● ASSIGNMENT:
Your copy of the data should match it exactly, leaving out only the pictures.

*** GIVEN DATA ***

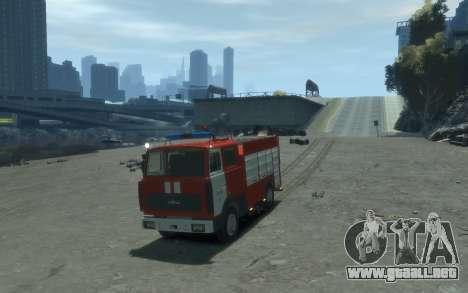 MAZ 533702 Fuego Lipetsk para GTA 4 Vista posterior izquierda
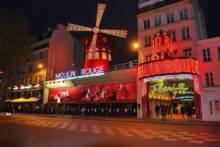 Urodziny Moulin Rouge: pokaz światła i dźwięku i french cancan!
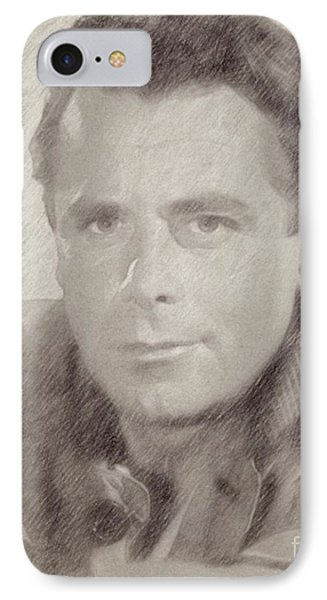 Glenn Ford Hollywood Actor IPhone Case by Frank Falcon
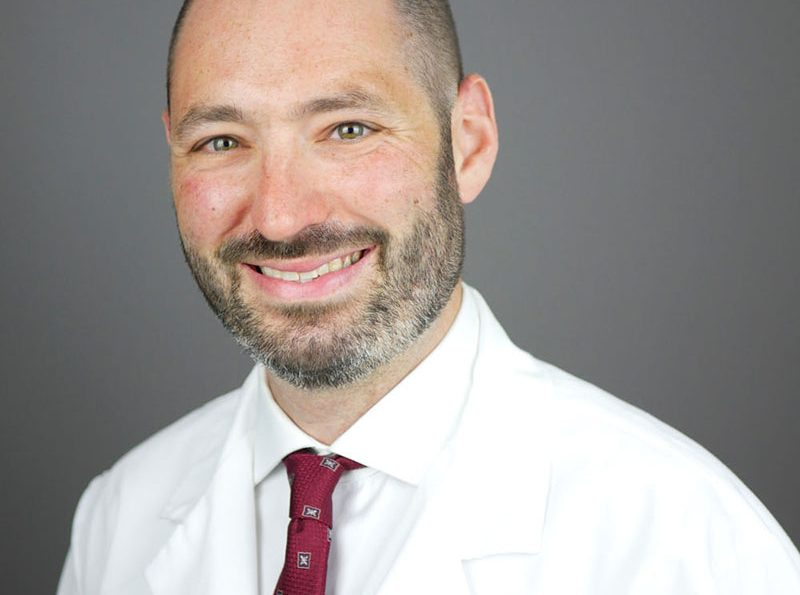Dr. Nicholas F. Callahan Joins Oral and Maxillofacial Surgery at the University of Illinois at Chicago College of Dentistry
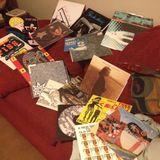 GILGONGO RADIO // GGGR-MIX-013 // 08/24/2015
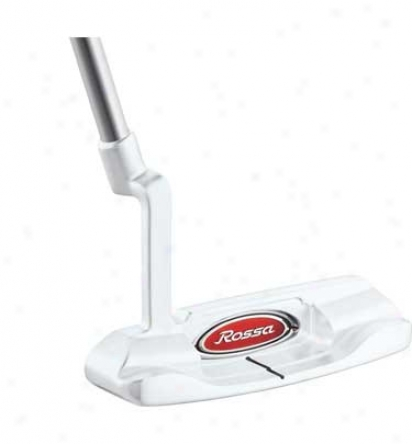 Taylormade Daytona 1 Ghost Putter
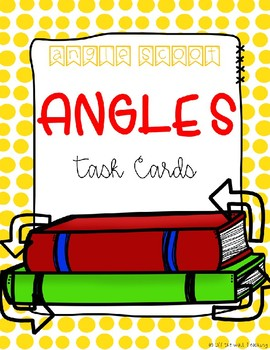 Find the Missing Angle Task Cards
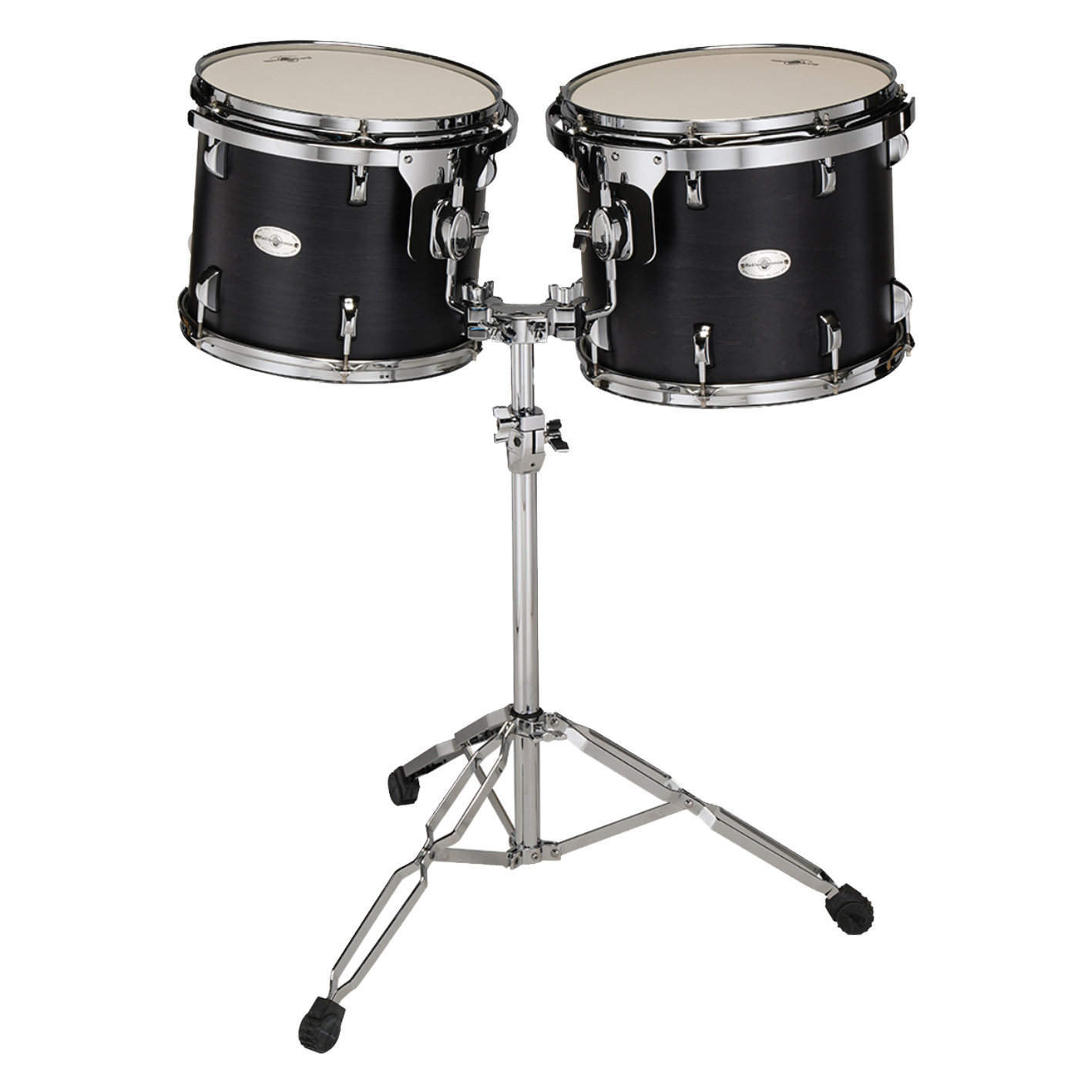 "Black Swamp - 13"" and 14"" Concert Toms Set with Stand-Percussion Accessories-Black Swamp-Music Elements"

*** End of GIVEN DATA ***

● ANSWER TO THE PROBLEM:
 MAZ 533702 Fuego Lipetsk para GTA 4 Vista posterior izquierda
 Urodziny Moulin Rouge: pokaz światła i dźwięku i french cancan!
 Glenn Ford Hollywood Actor IPhone Case by Frank Falcon
Dr. Nicholas F. Callahan Joins Oral and Maxillofacial Surgery at the University of Illinois at Chicago College of Dentistry
 GILGONGO RADIO // GGGR-MIX-013 // 08/24/2015
 Taylormade Daytona 1 Ghost Putter
 Find the Missing Angle Task Cards
 "Black Swamp - 13"" and 14"" Concert Toms Set with Stand-Percussion Accessories-Black Swamp-Music Elements"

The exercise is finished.